Saturday, April 1, 2017
Word Count – 941


I suspect that Russia’s actions in the 2016 presidential elections had two goals:
– to elect someone that the American media and the American people would obsess over to the detriment of everything else and
– to elect the most disqualified candidate, someone who would discredit American creativity, American ingenuity and America’s place in the world.
And Russia succeeded, beyond its wildest dreams.

The Trump Family: I believe that there is a financial connection between the Trump empire and the Russian oligarchs; and I believe that the Trump empire is built on laundered Russian money. The Trump family company and the Trump narrative seem like the saga of the mythical Corleone family. (Is Ivanka the latest iteration of the godfather daughter?)

The Trump story may be a snap-shot of America at the beginning of the 21st century, but the value of this image, is to point to the clash of empires that we are living through. By interfering in the 2016 presidential election, the Russian empire, led by Vladimir Putin, declared war with the American empire. And the first salvo of this digital war began a year ago.

Since January of 2016, Americans have been drowned by a tidal wave of orange-haired media vomit. Leslie Moonves, the CBS executive chairman and CEO, said about candidate Trump – “It may not be good for America, but it’s damn good for CBS.” Fortunes are being made in the wake of this monsoon. CNN, MSNBC have seen their audience-share skyrocket. Rachel Maddow is winning her time-slot against FOX-News. The media circus is so pervasive that TV is now exclusively Trumpland. As a country, we seem perfectly willing to forget about everything and to watch Donald J. Trump’s every move. How long will it be before we get news reports on of The Donald’s bathroom schedule? Let’s not forget Versailles and The King’s Lever. (Louis XIV, 18th century – left image)

We are living in a time when Washington politics have become reality-TV. Forget Dancing with the Stars, forget Survivor, forget The Kardashians, we now have Trump-TV 24/7.

And what is most disturbing about this digital rot, are the stories of Trump voters who are asked if they have buyer’s remorse. In the elite newspapers and cable channels, these reports have an underlying tone of glee that Trump voters are getting screwed; an almost serves-you-right for voting for the buffoon attitude. When did we stop thinking of the voter, who didn’t vote like me, as other; as someone worthy of my scorn, as someone worthy of my vengeance? These are fellow Americans who saw in the Democratic candidate a disdain for working people; who saw in the Democratic candidate someone more interested in transgenders than the struggling working-class. The pox that will befall the poor, the working-classes is one of the tragedies of Trump America. The Great Famine of 1845 happened in a land owned by the greatest empire of the time. Thirty miles east, the British empire was drowning in wealth and yet its Irish subjects were starving to death. Our country is rich beyond compare, the Trump administration is made up of one-percenters, and yet it endorsed a health-care plan that would have devastated 24 million poor and low-income Americans.

In its obsession with extremes and extravaganzas, the media has obliterated all sense of dialogue, all sense of understanding.
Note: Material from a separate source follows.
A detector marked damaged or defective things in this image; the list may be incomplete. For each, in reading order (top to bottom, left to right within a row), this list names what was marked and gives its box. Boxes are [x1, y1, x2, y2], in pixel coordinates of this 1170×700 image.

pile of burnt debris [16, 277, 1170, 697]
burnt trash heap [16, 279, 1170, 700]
By giving fake-news more time than real-news, the media has obliterated our ability to understand and solve complex problems. And in its wake, the media leaves behind a country greatly undermined, greatly reduced; a country that is finding it difficult to lead. But while we are glued to Trump’s latest madness, the rest of the world is aghast at our impotence; the rest of the world is anxious about a crippled America. Mad King George (George III, 18th century – right image) lost the colonies; under the madness of Donald Trump the Pax Americana is lost. And the Russian oligarchs are waiting in the wings to feed on the carrion.

Public Education: There’s a parallel to Trump America in another government agency – public education. After the tumultuous upheaval of the 1960s, school boards rushed to desegregate and while administrations were going through this radical shift, individual schools were being destroyed by two fake hippie mantras – all are equally talented and all should have an equal say. Teachers who spent their time with their feet up and reading the sport-pages while their students did one more work-sheet were given the same credence as the hard-working, talented educators. Knowledge, skills and dedication were devalued; they were put on par with ignorance, incompetence and apathy.
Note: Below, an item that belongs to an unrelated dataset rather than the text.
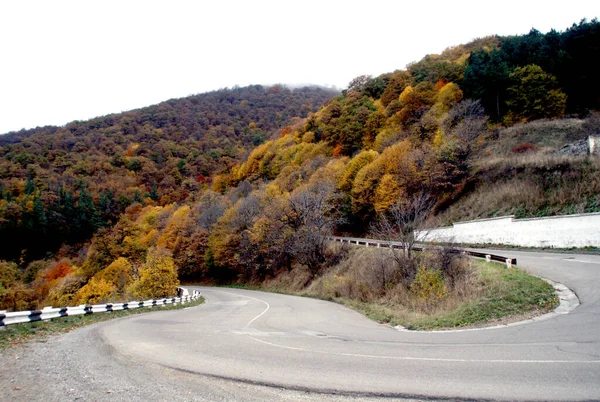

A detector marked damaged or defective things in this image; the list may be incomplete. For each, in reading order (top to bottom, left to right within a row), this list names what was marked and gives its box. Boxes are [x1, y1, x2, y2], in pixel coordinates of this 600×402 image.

cracked asphalt surface [1, 250, 600, 400]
The result of this fake openness was to paralyze the individual school; when everyone’s voice was of equal import, no consensus could be reached and all problem-solving and quality education came to a stand still. And in the wake of the paralysis all decision-making moved from the local school to central-office. The very movement that preached love and harmony was also used to atrophy a public institution that had created a workforce and a populace that brought about the American century.
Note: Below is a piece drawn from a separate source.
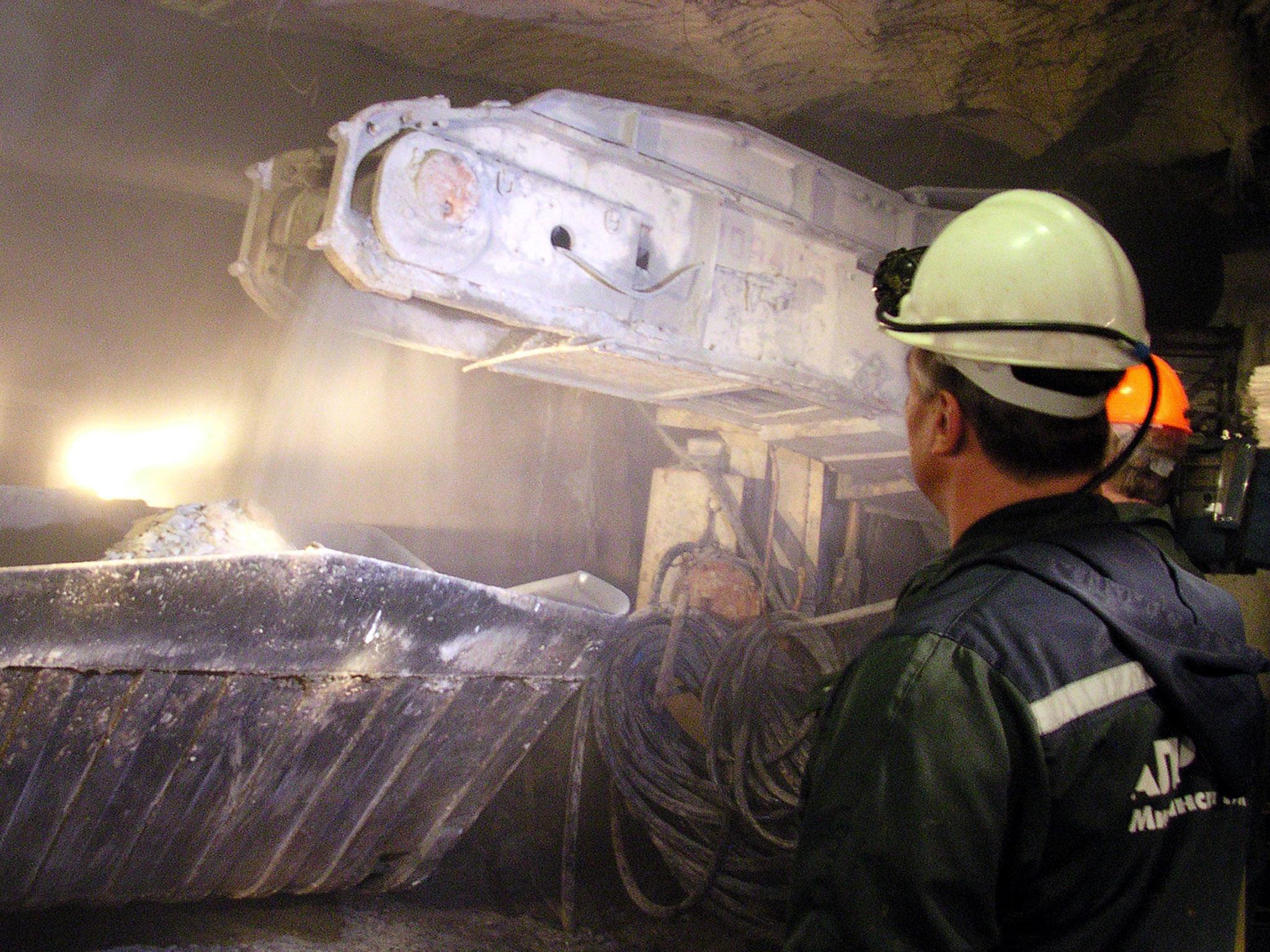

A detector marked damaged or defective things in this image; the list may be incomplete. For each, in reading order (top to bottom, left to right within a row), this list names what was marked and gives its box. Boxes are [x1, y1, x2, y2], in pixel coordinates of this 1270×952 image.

rusted metal surface [0, 550, 619, 909]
I believe the Federal Government and local governments are going through their own devaluation, their own shift and Trump is the poster-child for this movement. (Donald Trump, 21st century – middle image) Imagine, winning on the backs of poor and low-income Americans and then turning around and making your first legislative act a law that would have further devastated the very people who voted for you. I’m sure that the teachers who helped destroy the system believed they were standing up against all them hoity-toity educators with masters and PHDs; all them data-driven administrators with their newfangled ideas.
What do you mean, gym teachers shouldn’t be principals!